● **GIVEN TASK**:
Count how many of the lines below contain the string "between", and reply with only that number.
# START OF DATA RECORDS
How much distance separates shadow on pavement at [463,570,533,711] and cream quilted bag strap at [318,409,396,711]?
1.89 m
# END OF DATA RECORDS
# START OF DATA RECORDS
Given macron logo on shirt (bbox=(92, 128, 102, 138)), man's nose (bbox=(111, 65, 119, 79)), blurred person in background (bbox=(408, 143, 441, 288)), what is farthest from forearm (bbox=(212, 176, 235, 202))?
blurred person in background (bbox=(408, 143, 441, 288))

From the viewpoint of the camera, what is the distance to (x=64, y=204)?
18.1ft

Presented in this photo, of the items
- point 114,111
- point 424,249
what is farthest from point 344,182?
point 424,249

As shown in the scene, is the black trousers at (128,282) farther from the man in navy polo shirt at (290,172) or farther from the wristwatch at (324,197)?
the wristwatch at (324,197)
# END OF DATA RECORDS
# START OF DATA RECORDS
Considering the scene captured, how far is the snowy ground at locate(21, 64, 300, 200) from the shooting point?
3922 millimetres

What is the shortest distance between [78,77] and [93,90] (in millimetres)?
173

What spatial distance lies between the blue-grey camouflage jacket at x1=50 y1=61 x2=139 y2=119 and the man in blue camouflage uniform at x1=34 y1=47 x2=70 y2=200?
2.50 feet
# END OF DATA RECORDS
● **TASK ANSWER**:
2